By The Folks @PropTalk - July 21, 2011 8 Comments

Since the wife and I have just commenced our fourth major home renovation in six years (and by "major", we meant gutting down the whole interior of the apartment and redo), we like to share with you on things that you probably should take note of when renovating your home.

Please bear with us if you find some of these pointers elementary:

If your apartment is more than 10 years old, it may be a good idea to replace all electrical wirings - these are likely to have deteriorated with age.

For older apartments, you should also think about replacing all iron pipes with PVC ones, as the former are likely to corrode with age - It is definitely less of a hassle (and probably less costly too) to do so when you are renovating your apartment than having to replace the pipes after, e.g. when leakages occur (imagine: sewage pipe).

Again for older apartments, you may want to redo the "water-proofing" of the floors in your toilets and even kitchen - this will reduce the chance of water seepage to the apartment downstairs and having to pay for the repairs.

Try to minimize the hacking of walls if you can - Should you need to rebuilt these in the future, you are likely to get ugly hair-line cracks on the newly erected walls after awhile. This is especially prevalent along the edges between the existing and new walls.

If you must hack off some walls/beams, please make doubly sure that these are not structural walls/beams - we know this may sound obvious to most, but some of you may recall the incident in Jurong East some years ago where residents of a block of HDB flat have to be temporarily evacuated. This was because some smart alack had decided to hack off part of a structural wall in his unit, causing structural instability to the whole block!

Before you start replacing your existing air-cons with higher BTU ones or increase the number of air-con units, do ensure that you have enough power in your apartment to support these – You certainly do not want to cause a power overload in your home.

When working with a contractor, do ensure that all renovation costs are already factored into the original quotation.
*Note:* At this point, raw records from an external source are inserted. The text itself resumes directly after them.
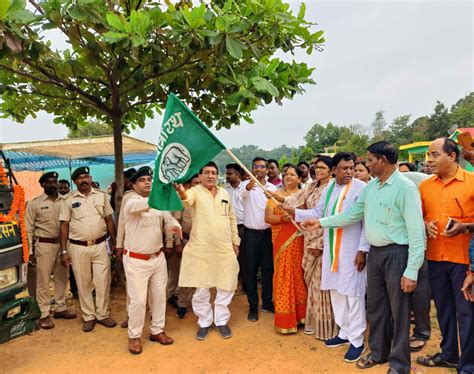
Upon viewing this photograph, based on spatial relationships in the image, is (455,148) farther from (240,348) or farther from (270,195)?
(240,348)

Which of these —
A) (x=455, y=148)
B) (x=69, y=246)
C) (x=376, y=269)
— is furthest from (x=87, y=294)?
(x=455, y=148)

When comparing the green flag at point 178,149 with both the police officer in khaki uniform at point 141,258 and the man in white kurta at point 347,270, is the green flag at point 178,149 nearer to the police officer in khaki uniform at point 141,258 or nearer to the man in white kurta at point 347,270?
the police officer in khaki uniform at point 141,258

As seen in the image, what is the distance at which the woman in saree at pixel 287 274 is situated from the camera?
4164mm

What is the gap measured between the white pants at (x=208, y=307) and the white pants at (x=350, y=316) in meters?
1.21

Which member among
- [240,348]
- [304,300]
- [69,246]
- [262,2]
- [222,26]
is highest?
[262,2]

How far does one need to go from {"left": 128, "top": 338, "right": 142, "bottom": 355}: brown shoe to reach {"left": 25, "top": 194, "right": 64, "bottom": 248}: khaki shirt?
1.80 meters

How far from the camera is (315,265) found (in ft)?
13.3

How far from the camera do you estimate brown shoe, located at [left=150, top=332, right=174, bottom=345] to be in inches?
158

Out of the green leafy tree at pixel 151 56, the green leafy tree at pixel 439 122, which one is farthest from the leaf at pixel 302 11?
the green leafy tree at pixel 439 122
And should there be any additional work that needs done, make sure that you mutually agree and are fully aware of the extra cost to be incurred – Imagine our shock when one of our previous contractor came to us with an additional bill for $20K after the renovation was completed, supposedly for items that he had omitted in his original costing.
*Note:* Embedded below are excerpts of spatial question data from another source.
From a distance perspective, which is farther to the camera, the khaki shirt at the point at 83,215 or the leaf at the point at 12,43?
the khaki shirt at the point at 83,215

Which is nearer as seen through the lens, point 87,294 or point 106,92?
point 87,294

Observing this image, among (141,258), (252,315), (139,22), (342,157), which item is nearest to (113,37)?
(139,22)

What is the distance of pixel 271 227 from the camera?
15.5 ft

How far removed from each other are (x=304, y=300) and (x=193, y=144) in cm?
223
We will add to the list if we think of anything else. Meantime, please feel free to share your renovation "experience" in the comment section.

Happy Renovating!

Per suggestion by our good friend EQ, we have replicated this post on our Discussion Forum. Please visit the page to add on to our list or share experiences!


8 comments to ''Renovating your old apartment?"

  1. why don't you create a topic on Renovation in your discussion forum?

  2. Love u folks... Ur new apartment or your en bloc not going through, hence renovating ?

  3. The Folks @PropTalkJuly 21, 2011 at 8:33 PM

    Hi Anonymous (21/7/11, 5:50PM):
    It's a 30+ years old apartment that we are renovating for own stay.

    We are unaware of any collective initiatives (yet) but if the development does get "en bloc-ed", we are happy to move... again.

    Our philosophy is never be overly sentimental when it comes to property, especially at the right price! :)

  4. How wise? Every time you move, how do you select a new property? Sometimes, a person may not know the vibes (paranormal) of a new place. An old, seemingly wise person once said..."Don't always move"...she may be out of date. Also, some people fall sick when moving to a new place. So my question to you is, besides location location location and price, what are the factors do you consider and or "questions" do you ask? My friend moved to her "new" place and the TV switched on by itself. She nonchalantly switched it off and said loudly, "dont disturb". Another time, the radio volume get louder itself and she said the same. Thereafter, it sort of stopped. Playful.

  5. The Folks @PropTalkJuly 22, 2011 at 11:59 AM

    Hi Anonymous (22/7/11, 8:43AM):
    You have a rather interesting question there.

    We base our choices primarily on "earthly" (practical) considerations. These include:

    1. Location - This should not be too far from the city as our daily lives revolve mostly around the city area.

    2. Size - The apartment must be at least 1500sqft and has min. of 3 bedrooms.

    3. Price - We have a "policy" of not spending more than what we have sold our prior apartment for on the next one.

    The "paranormal" side of things are normally taken care of by our geomancer, which we will always consult prior to any purchase.

    As far as "vibes" are concerned, we always ensure that BOTH the wife and I feel comfortable with the place before we consider buying it. If we walk around the apartment and one of us does not feel entirely at ease, we will strike this off our list.

    Maybe we have been lucky so far (* fingers crossed *), but the only apartment we really had bad "vibes" about was this high floor, sea-facing one located in the eastern part of Singapore - the apartment was about 20 years old but was left vacant since the day it TOP-ed. It felt kinda spooky inside so we took one look at it and bailed as quickly as our feet could carry us!

    On a final note, did your friend check if her TV/radio were actually voice/sound activated...? :)


  6. Again...thank you for your comments. Very good advice you give!

  7. Can I contact your geomancer for services? Will write to you in email.